17. Inmarcesible
La fotografía amarilleaba con el
tiempo. La miró largo y tendido y sintió, más que nunca, su ausencia. Las
facciones del retrato, de porcelana, sin marcas de edad. Aún podía recordar
cuando sonreía con su cara de niña traviesa y su diastema asomaba entre sus
labios. Tras años y años sobre su espalda, su sonrisa seguía siendo la misma.

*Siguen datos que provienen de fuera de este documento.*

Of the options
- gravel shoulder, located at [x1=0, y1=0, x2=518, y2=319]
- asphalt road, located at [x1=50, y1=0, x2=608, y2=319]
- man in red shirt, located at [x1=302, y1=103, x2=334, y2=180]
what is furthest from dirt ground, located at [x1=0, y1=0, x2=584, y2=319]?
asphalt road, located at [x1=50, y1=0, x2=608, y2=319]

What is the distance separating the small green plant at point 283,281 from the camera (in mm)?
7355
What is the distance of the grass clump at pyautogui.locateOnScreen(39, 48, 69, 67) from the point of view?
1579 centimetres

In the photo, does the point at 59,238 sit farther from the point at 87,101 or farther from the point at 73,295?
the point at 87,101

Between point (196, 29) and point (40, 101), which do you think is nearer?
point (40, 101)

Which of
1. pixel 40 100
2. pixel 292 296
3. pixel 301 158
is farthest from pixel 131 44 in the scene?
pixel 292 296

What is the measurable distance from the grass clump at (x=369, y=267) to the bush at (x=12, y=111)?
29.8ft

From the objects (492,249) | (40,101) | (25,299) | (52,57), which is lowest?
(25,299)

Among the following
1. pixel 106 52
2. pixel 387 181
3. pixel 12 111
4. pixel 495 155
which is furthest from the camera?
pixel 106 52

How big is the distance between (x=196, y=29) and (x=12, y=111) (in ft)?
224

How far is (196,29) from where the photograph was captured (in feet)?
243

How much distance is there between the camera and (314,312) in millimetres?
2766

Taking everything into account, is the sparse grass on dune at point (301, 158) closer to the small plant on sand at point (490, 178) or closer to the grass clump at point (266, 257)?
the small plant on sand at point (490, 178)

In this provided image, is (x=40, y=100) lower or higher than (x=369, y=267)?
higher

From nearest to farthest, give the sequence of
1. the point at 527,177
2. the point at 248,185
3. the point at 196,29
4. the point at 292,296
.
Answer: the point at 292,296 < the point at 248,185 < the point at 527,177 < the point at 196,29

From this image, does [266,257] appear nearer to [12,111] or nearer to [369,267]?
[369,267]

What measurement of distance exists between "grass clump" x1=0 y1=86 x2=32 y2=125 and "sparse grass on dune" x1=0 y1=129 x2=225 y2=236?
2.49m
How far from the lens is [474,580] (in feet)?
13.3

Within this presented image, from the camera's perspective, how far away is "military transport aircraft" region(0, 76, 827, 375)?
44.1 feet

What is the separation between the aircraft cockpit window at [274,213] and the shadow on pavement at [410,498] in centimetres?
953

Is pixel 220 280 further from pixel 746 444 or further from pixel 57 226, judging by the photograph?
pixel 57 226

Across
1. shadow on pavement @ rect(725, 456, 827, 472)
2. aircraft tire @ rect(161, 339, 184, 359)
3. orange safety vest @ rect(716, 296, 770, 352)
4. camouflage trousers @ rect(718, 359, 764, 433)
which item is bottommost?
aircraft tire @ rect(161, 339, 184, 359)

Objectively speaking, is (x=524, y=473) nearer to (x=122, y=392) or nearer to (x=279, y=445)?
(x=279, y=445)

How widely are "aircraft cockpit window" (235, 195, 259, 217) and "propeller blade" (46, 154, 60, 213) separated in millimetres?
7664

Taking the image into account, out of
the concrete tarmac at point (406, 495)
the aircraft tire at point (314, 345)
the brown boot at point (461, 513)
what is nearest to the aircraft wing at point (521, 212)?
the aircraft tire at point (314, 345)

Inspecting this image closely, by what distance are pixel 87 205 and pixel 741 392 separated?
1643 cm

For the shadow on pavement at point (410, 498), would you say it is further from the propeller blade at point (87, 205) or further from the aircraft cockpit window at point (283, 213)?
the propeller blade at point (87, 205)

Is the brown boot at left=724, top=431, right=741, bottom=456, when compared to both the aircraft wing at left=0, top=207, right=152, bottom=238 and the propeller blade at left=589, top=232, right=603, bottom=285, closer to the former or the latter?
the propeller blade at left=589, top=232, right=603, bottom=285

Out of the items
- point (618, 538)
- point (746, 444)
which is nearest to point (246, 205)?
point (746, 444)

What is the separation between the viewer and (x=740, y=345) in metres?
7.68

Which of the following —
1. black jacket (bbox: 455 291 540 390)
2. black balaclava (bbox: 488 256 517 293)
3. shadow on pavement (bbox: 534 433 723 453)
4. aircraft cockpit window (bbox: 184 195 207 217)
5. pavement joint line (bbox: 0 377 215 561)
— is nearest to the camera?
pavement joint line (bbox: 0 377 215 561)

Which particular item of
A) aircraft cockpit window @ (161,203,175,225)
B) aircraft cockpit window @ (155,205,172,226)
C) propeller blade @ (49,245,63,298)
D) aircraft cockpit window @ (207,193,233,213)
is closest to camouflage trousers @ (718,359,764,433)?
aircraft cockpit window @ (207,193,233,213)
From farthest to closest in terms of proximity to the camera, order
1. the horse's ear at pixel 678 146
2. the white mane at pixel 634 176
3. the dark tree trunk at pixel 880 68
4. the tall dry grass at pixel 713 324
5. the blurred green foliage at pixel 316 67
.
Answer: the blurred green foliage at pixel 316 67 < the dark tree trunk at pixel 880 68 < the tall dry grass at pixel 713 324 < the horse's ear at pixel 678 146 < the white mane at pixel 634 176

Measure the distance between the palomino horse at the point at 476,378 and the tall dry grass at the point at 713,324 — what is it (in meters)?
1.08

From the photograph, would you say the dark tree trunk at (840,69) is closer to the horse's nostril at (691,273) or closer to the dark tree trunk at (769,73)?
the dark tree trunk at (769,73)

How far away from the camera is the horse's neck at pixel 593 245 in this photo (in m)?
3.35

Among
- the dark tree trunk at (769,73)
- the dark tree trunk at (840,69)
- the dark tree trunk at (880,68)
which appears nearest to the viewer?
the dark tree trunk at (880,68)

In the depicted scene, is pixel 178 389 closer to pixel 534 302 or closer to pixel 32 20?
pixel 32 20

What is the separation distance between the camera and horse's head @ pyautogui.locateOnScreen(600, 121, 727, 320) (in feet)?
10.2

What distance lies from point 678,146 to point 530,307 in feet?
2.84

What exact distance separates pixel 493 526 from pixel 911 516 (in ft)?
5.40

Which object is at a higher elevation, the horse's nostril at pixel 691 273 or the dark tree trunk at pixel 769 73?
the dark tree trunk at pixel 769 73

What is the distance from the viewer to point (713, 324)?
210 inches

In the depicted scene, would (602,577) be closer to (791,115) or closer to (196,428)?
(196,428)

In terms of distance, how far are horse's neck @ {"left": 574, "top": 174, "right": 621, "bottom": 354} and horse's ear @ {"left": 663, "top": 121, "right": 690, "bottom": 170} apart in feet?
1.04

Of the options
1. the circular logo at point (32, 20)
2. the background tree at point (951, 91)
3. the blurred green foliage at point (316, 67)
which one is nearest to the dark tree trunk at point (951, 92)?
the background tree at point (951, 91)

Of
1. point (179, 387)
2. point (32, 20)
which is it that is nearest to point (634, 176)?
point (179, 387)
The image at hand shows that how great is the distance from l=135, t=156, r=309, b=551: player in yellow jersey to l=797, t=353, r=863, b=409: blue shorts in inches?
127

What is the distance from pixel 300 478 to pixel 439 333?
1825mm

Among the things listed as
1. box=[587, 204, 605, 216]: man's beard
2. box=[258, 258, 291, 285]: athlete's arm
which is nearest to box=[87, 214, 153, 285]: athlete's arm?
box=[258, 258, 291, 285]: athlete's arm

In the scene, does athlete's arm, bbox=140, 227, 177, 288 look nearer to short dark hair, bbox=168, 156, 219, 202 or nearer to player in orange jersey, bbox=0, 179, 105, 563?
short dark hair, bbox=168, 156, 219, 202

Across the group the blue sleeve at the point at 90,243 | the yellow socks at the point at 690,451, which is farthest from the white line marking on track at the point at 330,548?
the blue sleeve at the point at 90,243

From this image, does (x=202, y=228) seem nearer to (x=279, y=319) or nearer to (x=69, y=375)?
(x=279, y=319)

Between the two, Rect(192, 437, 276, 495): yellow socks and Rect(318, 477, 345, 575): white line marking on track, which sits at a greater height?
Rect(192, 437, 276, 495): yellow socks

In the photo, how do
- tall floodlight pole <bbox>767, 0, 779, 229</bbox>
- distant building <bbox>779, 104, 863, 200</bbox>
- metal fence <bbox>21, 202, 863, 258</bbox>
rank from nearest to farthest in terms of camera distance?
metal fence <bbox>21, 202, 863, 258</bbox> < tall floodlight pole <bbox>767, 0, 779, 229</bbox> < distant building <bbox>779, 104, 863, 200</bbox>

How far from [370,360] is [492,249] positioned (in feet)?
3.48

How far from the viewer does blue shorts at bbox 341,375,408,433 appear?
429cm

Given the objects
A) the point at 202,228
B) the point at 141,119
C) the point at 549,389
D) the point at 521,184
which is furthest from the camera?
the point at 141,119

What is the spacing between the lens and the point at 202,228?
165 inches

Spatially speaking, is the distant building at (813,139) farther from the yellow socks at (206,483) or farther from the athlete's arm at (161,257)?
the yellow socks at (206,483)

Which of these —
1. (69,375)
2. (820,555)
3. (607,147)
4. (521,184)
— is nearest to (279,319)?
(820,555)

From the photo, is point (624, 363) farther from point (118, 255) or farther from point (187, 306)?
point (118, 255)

Con arrugas, marcas de expresión, con las cicatrices que la edad surca en el
rostro, pero la misma al fin y al cabo. Los años y las experiencias no habían
enturbiado su mirada, que lucía como en la foto la última vez que la vio. Su
entusiasmo no se había marchitado y su fuerza, aunque había flaqueado,
aparentemente, no se había marchado. Ni con lo que tenía encima, ni con un
millón de tubos rodeando la camilla. Aún con la muerte pisándole los talones,
no se hundió su jovialidad al recibir visitas. Su último cumpleaños en familia,
con el peso plomizo de la catástrofe apremiante, se iluminaba con sus
exclamaciones de júbilo al recibir una nueva sorpresa.
Sintió que nunca había valorado
lo suficiente el tesoro que la había acompañado en los momentos más difíciles,
en los más alegres o en los más tontos. Sintió que nunca había valorado lo
suficiente el tesoro que tenía, ni ella ni nadie. Cuando alguien se marcha es
cuando lamentas todo lo que no hiciste, procrastinando. Somos así de necios.
Sabía que, en el fondo, no podía reprocharse su conducta. Sus actos
profundamente desinteresados, su egoísmo altruista por complacer a la persona
que más había querido. Se le escapó una lágrima al recordar las tardes en las
que, para satisfacción mutua, salían a tomar un café en alguna cafetería de
renombre. Las risas y los comentarios jocosos. ¿Su mejor amiga? No, eso se
quedaba corto. Su confidente, la mano que se le tendía en los momentos de
debilidad. Incondicional y, ahora, ausente. Para siempre. Tan sólo tenía un
saco de recuerdos y fotografías, objetos personales. Insuficiente, pensó.
No obstante, su presencia no se
había desvanecido, seguía allí. En los muebles que había tocado, en las fotografías
que habían retratado sus sonrisas tras el paso de los años, en los recuerdos
que compartían. Ella era una persona de esas que nunca se marchan; de las que
no se marchitan aunque las más crudas experiencias hagan mella en su alma; de
las que siempre tiene una palabra acertada en el momento justo. Cómo echaba de
menos esas sentencias suyas. Y que la pusiera nerviosa con su carácter ansioso.
Era una de esas personas buenas, de las que jamás harían daño a una mosca, de
las que se ganan el cariño de todo lo que tocan. Talentosa, fuerte,
independiente. Una mujer con todas las letras, en mayúsculas y en negrita,
subrayadas. Su valentía era silenciosa, de las que no se ostentan. Una valentía
que se descubre al conocerla, modesta, como ella, sencilla. No abandonó sus
pasiones pese a los impedimentos de una edad que le ponía cadenas a sus
movimientos. Su trabajo jamás perdió calidad, sus sencillos placeres la hacían
aún más valiosa, carente de pretensiones. Sonrió al saber, con seguridad, que
había conocido a una de las pocas personas capaz de apreciar las pequeñas cosas
y de gratificarse con la felicidad y satisfacción del prójimo. Sin envidias,
sana, pura.
El orgullo la invadió
arrancándole una sonrisa cargada de lágrimas de añoranza. La foto seguía inmóvil,
con la mirada fija, pero más viva que nunca. No le puso barreras a su sonrisa
ni frenos a sus lágrimas.
Una madre es para siempre,
permanece aunque inicie la funesta marcha que todos tememos. Se queda, te sigue
colocando una mano en el hombro, cálida, de apoyo. Susurra “Yo me quedo contigo
cuando nadie más esté aquí”. Vive en el recuerdo, en los “te lo dije”, en las
experiencias, en el alma. Y es que, una madre, es inmarcesible. Aunque no
esté.
Dedicado a la mía, a mi madre,
que sufre en silencio la partida de la suya.